抜粋 –
────────────────────
クリント・イーストウッド監督、ジェイソン・ホール脚本

ベテラン監督クリント・イーストウッドの最新映画『アメリカン・スナイパー』は、クリス・カイルの自伝を映画化したものだ。通説によれば、カイルは、約255人を射殺し、そのうち160件はペンタゴン公式戦果というアメリカ軍史上最強の射手だ。映画は、9/11攻撃後、外国人嫌いの復讐と暴力物語で、イラクで複数回服務するカイルの跡を辿る不器用な、漫画の様な取り組みだ。


アメリカン・スナイパー

粗雑な調子と主題は、ごく初めに、カイルの子供時代の場面で導入される。校庭で、ずっと体の大きないじめっこに、弟が殴られていて、他の子供達は二人を囲んでいた。カイルは、相手の子を攻撃して、弟を守ると決めた。

その夜の夕食時、カイルの父親は、息子達に、世界には三種類の人々がいる、羊と、狼と牧羊犬だと説明する。世界のあらゆる“悪”の原因は、略奪的な狼であり、自分ではなんともできない羊を守るのは“攻撃力に恵まれた”牧羊犬の仕事だと父親は説明する。

どうやらこれが『アメリカン・スナイパー』の中では、終始カイルの動機だったようだ。アメリカは“邪悪な者”によって攻撃されているという考え方が、極右や軍シンパ狂信者の論理的根拠だ。それはまた、あべこべの世界でもある。帝国主義は、中東を一世紀以上、支配し略奪した。過去数十年間、アメリカは主な侵略源だった。アメリカは牧羊犬の毛皮を被った狼なのだ(しかも、実に下手な変装だ)。『アメリカン・スナイパー』は、幻想と真っ赤なウソに根差しており、決してそこから立ち直れずにいる。

後年、成長したカイル(ブラッドリー・クーパー)はロデオ・カウボーイとなったが、1998年のアメリカ大使館爆弾攻撃を見た後、地政学にはまってしまう。彼は目をカッと見開いて、夢うつつの状態でテレビを見つめ、“あれを見ろ…連中が我々にしでかしたことを。”と小声でささやく。

彼は、“頭にきたので”入隊し、戦いたいのだという新兵募集係の評価を確認して、海軍に志願する。米海軍特殊部隊ネービー・シールズ狙撃手として、過酷な訓練が始まる。訓練の終わり頃、カイルは、タヤ(シエナ・ミラー)と出会い、最後には恋に落ちる。彼女は、当初は傲慢なシールズ隊員とのデートに懸念を抱いているが、じきに、カイルの素朴なテキサスっ子の魅力に屈してしまう。

後に二人は、テレビで911攻撃を見て、カイルはまたもやカッとする。一年半後、二人の結婚式最中、カイルとネービー・シールズの仲間達は、イラクに派兵されるという知らせを受けて大喜びする。
────────────────────
入力データ –
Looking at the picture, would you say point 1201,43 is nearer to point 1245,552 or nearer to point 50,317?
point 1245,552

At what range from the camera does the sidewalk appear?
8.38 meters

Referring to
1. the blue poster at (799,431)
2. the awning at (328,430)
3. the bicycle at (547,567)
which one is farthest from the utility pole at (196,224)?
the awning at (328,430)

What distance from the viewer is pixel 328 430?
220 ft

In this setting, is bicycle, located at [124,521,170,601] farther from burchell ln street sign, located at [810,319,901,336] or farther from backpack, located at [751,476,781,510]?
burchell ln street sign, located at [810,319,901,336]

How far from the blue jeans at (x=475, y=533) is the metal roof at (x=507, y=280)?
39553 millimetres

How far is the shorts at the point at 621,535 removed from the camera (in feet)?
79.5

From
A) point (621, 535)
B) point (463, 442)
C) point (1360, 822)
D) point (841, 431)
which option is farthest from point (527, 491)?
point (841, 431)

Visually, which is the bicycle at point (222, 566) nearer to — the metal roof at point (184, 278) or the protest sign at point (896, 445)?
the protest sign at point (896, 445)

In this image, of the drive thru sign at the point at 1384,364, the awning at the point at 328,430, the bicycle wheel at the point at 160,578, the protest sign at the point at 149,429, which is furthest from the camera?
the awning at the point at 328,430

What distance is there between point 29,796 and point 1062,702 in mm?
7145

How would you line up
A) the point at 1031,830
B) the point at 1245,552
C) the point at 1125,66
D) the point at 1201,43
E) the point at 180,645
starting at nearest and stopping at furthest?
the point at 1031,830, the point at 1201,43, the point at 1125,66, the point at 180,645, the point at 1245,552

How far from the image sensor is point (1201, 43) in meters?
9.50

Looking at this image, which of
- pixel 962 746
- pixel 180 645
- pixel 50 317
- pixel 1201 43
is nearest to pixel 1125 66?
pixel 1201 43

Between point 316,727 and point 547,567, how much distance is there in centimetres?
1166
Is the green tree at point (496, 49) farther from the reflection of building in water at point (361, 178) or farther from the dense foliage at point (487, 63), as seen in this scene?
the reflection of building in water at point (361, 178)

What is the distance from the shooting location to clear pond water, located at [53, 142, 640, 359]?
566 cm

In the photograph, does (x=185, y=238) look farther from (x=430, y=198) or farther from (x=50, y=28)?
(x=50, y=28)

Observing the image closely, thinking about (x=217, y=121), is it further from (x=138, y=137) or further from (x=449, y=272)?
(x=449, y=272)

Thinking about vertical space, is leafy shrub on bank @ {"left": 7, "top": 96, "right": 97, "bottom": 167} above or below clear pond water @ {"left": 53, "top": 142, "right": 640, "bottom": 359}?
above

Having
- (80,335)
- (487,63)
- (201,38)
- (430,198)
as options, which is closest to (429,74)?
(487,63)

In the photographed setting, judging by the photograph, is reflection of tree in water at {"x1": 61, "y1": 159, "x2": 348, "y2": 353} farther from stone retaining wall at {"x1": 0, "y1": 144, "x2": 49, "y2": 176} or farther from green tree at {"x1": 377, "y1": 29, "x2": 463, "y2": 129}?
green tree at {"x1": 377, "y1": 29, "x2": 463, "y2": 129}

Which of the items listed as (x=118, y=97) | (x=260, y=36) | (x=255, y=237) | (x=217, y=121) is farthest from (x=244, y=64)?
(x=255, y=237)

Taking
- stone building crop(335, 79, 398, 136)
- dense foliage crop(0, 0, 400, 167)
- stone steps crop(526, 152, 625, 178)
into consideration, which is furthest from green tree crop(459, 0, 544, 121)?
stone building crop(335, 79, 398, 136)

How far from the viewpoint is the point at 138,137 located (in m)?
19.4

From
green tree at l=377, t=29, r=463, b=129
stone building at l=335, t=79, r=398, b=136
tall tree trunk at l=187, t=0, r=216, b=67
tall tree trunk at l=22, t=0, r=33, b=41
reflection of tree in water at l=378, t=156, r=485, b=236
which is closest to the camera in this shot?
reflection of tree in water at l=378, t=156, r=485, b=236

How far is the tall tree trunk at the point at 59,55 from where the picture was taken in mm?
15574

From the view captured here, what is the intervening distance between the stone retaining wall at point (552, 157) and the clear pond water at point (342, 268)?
────────────────────
やること –
[1] 「Looking」という語を含む行を、一つ残らず抜き出してください。
[2] 『アメリカン・スナイパー』の映画評を、示された最後の文の後から書き続けてください。
映画評と行は、互いに関係のない別々の資料です。

解答 –
[1]
Looking at the picture, would you say point 1201,43 is nearer to point 1245,552 or nearer to point 50,317?
Looking at this image, which of

[2]
結局、カイルは数年の間に、4回イラクで服務し、帰国する度に、息子や娘が生まれた後でさえも、普通の市民生活になじめないことに気がつく。カイルは、仲間の兵士を守るため、イラクに戻るという考えに取り付かれてしまうが、彼を明らかに悩ませ続けている記憶については、誰にも語るのを拒否する。


アメリカン・スナイパー

射手としてのカイルの技量で、彼は間もなく“レジェンド”というあだ名をつけられ、彼が援護する海兵隊員は無敵のように感じることになる。カイルの任務は、基本的に、アメリカ兵集団を警護することだ、大半の人々が避難してしまい、残った人々全員が、アメリカ人を攻撃する悪質な現地工作員と見なされるファルージャの様な荒廃した都市で、ローラー作戦を進める際に。

『アメリカン・スナイパー』に登場するアラブ人全員、男性であれ、女性であれ、子供であれ、手榴弾を手に突撃したり、地雷を埋めたり、ロケット発射装置を持って、角に潜んだりして、出来るだけ多数のアメリカ兵士を殺そうと企んでいる。カイルや仲間の兵士達にとって、イラクは壊滅すべき“野蛮人”だらけなのだ。この言葉は繰り返して使われる。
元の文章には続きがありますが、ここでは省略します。